The commissioners’ anti-religious animus appalled Kennedy, who first raised the point during oral arguments in the case last December. “Tolerance is essential in a free society,” he told Colorado’s solicitor general. “The state in its position here has been neither tolerant nor respectful of Mr. Phillips’s religious beliefs.” Six months later, Kennedy’s outrage was undiminished. The “clear and impermissible hostility toward the [baker’s] sincere religious beliefs” was inexcusable, he wrote for the court’s majority. Through their naked contempt for Phillips’s religious views, Colorado’s commissioners had “violated the state’s duty under the First Amendment.” Seven justices agreed.
The importance of this message shouldn’t be underestimated. Proponents of same-sex marriage have long trashed defenders of traditional marriage as bigots and excoriated dissenters’ religious concerns as a mask for hate. But the real bigots and haters in this case, the Supreme Court decided, were the government officials who treated Phillips with such antipathy. If this view were held only by the court’s staunch conservatives, it might be easy for passionate “marriage equality” activists to ignore. But the majority includes three of the court’s strongest supporters of gay and lesbian rights, and the justice who wrote it is the author of the landmark Obergefell decision, which legalized same-sex marriage nationwide.

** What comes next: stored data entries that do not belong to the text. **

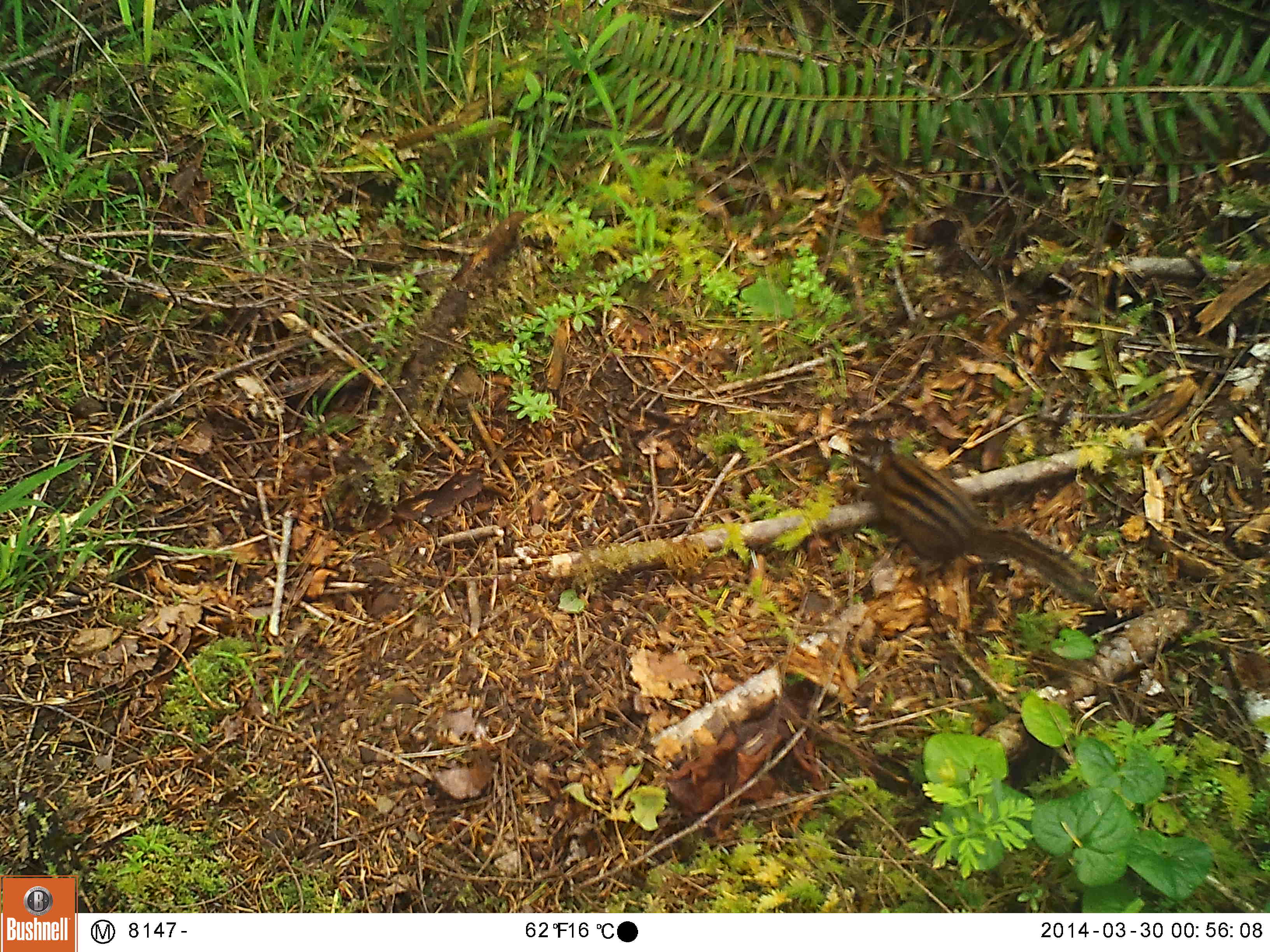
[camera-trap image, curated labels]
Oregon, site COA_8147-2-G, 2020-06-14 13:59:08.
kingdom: Animalia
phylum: Chordata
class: Mammalia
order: Rodentia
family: Sciuridae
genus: Neotamias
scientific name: Neotamias townsendii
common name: townsend's chipmunk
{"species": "townsend's chipmunk (Neotamias townsendii)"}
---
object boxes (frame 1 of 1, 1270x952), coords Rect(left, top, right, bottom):
townsend's chipmunk: Rect(839, 429, 1104, 615)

“Many who deem same-sex marriage to be wrong reach that conclusion based on decent and honorable religious or philosophical premises,” Kennedy wrote in Obergefell, “and neither they nor their beliefs are disparaged here.” His opinion this week puts teeth in those words, and puts progressives on notice: Just as the court will not let government abuse gay couples, neither will it permit the state to mistreat religious believers.
At a time when the nation’s political discourse is awash in polarized and toxic rhetoric, the Supreme Court has handed a stinging defeat to officials because they trafficked in polarized and toxic rhetoric. I can’t think of another case where the justices have issued a comparable rebuke. As a matter of law, the scope of their ruling was narrow. But the law, perhaps, wasn’t the only thing on their minds.
Jeff Jacoby is a columnist for The Boston Globe.